Identification of the associations between NRSs and pig environmental adaptation

We compared the frequency of NRSs in three comparisons (European pigs vs. Asian pigs, cold-resistant pigs vs. heat-resistant pigs, and high-altitude pigs vs. low-altitude pigs) to explore their potential associations with pig environment adaptation (Table 3 and Table S1). We detected a total of 2,496, 193 and 303 NRSs with significantly different frequencies after Bonferroni correction in these three groups, respectively (Table S12, 13, 14). Moreover, 2,280, 102 and 213 NRSs had significantly higher frequencies in Asian pigs, cold-resistant pigs and high-altitude pigs, respectively (Table 3). Interestingly, in the comparison of cold-resistant pigs vs. heat-resistant pigs, 47 PAV-NRSs with significantly different frequencies are located on an 11.6 Mb region of Chromosome X, spanning from 45,231,666 to 56,875,949. The 47 NRSs have an apparently lower P-value, and most of which have a higher frequency in heat-resistant pigs (Fig. 5A). This region might have experienced strong selection during their adaptation to tropical environments. There are 59 known protein coding genes located in the 11.6 Mb genomic region according to the annotation of the Ensemble BioMart database (version Ensembl Genes 108) (Table S15).
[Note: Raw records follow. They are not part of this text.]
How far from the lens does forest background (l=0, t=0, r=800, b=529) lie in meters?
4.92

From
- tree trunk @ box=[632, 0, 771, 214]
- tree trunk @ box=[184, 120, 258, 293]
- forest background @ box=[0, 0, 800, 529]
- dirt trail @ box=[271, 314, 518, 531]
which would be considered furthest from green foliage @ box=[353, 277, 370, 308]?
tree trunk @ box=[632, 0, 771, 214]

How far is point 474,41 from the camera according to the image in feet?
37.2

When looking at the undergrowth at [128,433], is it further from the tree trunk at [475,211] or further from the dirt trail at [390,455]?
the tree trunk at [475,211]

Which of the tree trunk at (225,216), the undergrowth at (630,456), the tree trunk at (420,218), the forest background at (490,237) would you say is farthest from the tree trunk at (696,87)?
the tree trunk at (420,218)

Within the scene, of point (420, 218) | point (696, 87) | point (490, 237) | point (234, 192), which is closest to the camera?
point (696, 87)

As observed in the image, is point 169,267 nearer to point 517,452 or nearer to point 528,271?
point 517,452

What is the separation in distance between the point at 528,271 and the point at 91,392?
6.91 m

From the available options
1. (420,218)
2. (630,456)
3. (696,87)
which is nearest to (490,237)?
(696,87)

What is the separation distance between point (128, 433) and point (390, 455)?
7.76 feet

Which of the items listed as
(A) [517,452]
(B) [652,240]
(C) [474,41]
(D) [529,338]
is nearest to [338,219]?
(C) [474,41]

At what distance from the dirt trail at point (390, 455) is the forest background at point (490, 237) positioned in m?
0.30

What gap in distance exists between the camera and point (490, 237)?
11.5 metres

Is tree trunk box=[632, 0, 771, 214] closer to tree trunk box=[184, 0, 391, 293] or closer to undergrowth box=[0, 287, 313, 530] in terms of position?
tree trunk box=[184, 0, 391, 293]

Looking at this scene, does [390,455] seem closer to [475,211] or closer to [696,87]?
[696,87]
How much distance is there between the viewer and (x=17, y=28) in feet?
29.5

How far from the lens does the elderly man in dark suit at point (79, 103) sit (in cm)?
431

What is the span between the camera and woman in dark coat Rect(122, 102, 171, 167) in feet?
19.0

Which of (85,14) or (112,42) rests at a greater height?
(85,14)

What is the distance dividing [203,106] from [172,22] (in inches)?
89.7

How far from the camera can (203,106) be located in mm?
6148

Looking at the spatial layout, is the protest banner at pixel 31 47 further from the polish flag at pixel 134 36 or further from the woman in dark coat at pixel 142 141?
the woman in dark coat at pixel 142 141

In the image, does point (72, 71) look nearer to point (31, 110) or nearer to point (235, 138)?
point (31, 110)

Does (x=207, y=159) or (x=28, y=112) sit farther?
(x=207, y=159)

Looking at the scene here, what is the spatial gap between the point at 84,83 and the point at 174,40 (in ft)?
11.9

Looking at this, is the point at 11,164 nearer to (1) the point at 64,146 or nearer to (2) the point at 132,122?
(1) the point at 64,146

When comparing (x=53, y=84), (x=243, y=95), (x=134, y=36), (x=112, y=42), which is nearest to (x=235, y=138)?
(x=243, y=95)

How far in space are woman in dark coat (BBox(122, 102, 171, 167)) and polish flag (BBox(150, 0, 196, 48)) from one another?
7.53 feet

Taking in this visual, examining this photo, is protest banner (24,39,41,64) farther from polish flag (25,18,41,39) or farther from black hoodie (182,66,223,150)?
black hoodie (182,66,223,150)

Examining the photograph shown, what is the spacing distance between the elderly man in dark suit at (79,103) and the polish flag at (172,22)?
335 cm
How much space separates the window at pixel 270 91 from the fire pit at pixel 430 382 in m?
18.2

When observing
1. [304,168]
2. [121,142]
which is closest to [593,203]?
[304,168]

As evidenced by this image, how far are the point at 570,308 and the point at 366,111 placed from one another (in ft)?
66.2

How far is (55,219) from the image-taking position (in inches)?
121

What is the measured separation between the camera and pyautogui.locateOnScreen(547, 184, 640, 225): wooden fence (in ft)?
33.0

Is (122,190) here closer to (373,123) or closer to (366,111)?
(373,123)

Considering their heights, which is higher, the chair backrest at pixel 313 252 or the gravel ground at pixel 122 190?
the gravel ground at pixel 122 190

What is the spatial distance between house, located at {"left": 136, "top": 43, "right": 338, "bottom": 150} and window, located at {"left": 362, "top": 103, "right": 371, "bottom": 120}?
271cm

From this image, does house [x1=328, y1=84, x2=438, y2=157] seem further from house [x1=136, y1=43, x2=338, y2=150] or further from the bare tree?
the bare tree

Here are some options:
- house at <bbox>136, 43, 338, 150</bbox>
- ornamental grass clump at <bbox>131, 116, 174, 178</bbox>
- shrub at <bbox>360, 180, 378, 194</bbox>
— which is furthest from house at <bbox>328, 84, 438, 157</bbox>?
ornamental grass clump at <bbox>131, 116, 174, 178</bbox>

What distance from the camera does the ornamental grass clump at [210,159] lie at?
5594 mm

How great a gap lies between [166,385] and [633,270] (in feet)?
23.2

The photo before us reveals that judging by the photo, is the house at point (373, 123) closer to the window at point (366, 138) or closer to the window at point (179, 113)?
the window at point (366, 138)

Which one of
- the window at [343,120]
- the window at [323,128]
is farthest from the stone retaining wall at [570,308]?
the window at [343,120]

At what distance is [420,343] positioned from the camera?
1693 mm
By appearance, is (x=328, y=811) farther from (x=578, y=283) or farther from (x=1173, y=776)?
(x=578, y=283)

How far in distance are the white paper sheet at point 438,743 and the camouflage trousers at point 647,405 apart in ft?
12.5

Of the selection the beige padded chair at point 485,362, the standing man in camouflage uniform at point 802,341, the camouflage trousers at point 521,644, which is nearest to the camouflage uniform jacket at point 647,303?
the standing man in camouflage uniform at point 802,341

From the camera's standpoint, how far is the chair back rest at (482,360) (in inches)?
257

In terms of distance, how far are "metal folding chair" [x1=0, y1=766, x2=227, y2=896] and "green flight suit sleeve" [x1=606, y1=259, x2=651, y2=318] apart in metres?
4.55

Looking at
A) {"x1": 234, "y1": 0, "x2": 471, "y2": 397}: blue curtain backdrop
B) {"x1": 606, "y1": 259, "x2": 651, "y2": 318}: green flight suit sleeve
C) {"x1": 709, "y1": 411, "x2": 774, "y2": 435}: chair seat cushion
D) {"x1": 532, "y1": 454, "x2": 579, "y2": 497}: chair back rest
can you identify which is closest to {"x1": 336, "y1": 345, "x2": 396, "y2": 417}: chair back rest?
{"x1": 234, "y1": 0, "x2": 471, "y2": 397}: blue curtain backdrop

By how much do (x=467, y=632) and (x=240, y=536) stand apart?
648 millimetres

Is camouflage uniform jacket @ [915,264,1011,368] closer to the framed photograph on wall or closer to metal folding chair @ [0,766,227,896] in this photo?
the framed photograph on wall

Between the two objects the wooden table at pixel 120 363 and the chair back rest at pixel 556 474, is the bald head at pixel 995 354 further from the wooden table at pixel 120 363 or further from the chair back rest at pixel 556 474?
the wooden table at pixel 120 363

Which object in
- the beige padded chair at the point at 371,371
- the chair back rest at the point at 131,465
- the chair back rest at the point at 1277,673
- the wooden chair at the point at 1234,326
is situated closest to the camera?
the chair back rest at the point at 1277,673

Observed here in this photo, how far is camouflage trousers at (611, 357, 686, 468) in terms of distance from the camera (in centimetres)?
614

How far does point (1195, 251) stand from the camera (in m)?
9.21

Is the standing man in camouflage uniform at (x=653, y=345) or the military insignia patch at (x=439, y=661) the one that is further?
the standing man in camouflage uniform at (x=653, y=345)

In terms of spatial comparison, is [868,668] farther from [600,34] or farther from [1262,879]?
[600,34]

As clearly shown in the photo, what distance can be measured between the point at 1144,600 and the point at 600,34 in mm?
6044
KOBAS annotation shows that the 59 protein coding genes are significantly enriched (with adjusted P value < 0.05) in nine GO terms, including basolateral plasma membrane, methylated histone binding, O-acyltransferase activity, lipid metabolic process, gamete generation, nucleoplasm, base-excision repair, endonuclease activity and actin cytoskeleton organization.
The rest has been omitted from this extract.